The following table provides a reconciliation of changes in the Company’s financial liabilities measured at fair value on a recurring basis, using Level 3 inputs:
(in thousands)Contingent consideration liabilitiesMandatorily redeemable noncontrolling interest
As of December 31, 2020
$37,174 $9,240 
Changes in fair value (1)
(5,482)2,703 
Capital contributions
 50 
Accretion of value included in net income (1)
1,157  
Settlements or distributions
(19,942)(72)
Foreign currency exchange rate changes
(12) 
As of September 30, 2021
$12,895 $11,921 
____________
(1)Changes in fair value and accretion of value of contingent consideration liabilities are included in Selling, general and administrative expenses and the changes in fair value of mandatorily redeemable noncontrolling interest is included in Interest expense in the Company’s Condensed Consolidated Statements of Operations.

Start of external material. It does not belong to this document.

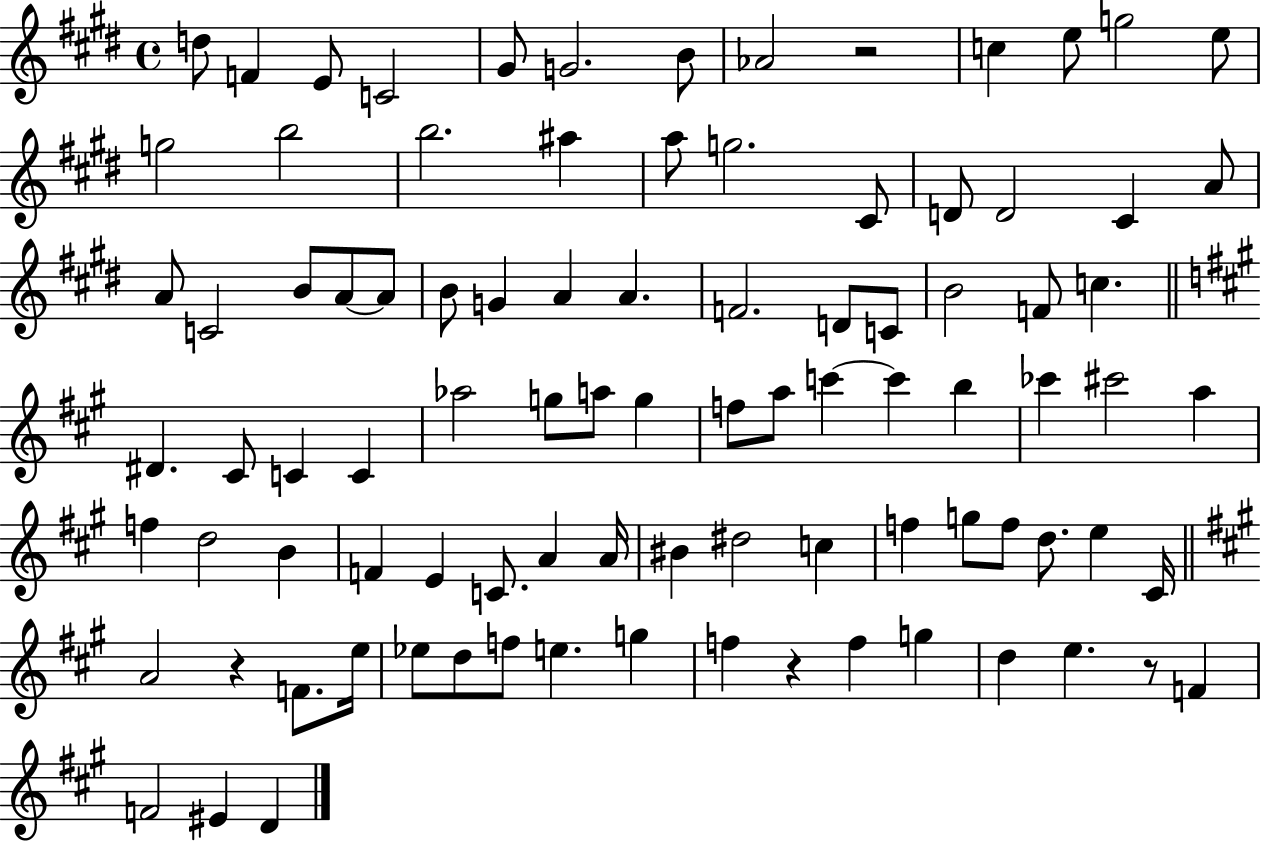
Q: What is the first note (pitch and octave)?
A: D5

During the three and nine months ended September 30, 2021, the Company recorded goodwill and other long-lived asset impairment charges of $26.8 million and $31.6 million, respectively. During the three and nine months ended September 30, 2020, the Company recorded goodwill and other long-lived asset impairment charges of $1.9 million and $29.8 million, respectively (see Note 16). The remeasurement of goodwill and other long-lived assets is classified as a Level 3 fair value assessment due to the significance of unobservable inputs developed in the determination of the fair value. The Company used a discounted cash flow model to determine the estimated fair value of the reporting unit, indefinite-lived intangible assets, and other long-lived assets. A market value approach was also utilized to supplement the discounted cash flow model. The Company made estimates and assumptions regarding future cash flows, royalty rates, discount rates, market values, and long-term growth rates.

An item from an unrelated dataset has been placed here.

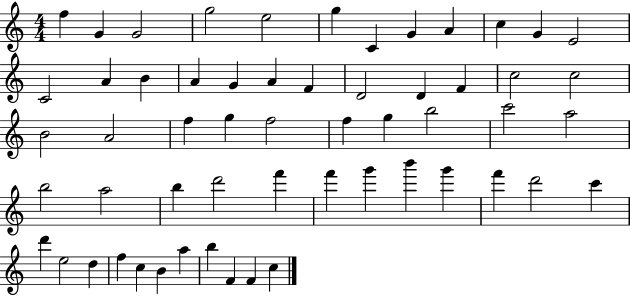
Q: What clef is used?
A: treble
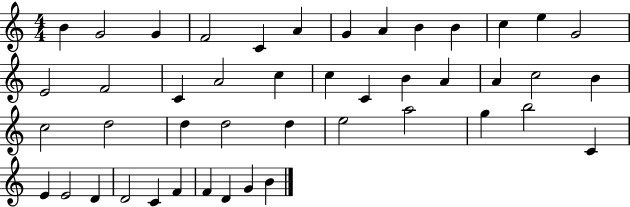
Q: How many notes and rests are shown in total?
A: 45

During the nine months ended September 30, 2021, the Company recorded gains of $10.5 million to equity securities that are accounted for as cost method investments based on observable transactions for identical or similar investments of the same issuer. During the three and nine months ended September 30, 2020, the Company recorded gains of $1.6 million and $4.2 million, respectively, to an equity security that is accounted for as a cost method investment based on observable transactions for identical or similar investments of the same issuer. During the nine months ended September 30, 2020, the Company recorded impairment losses of $2.6 million to equity securities that are accounted for as cost method investments.
During the third quarter of 2021, the Company recorded an impairment charge of $6.6 million on one of its investments in affiliates. During the first quarter of 2020, the Company recorded impairment charges of $3.6 million on two of its investments in affiliates (see Note 3).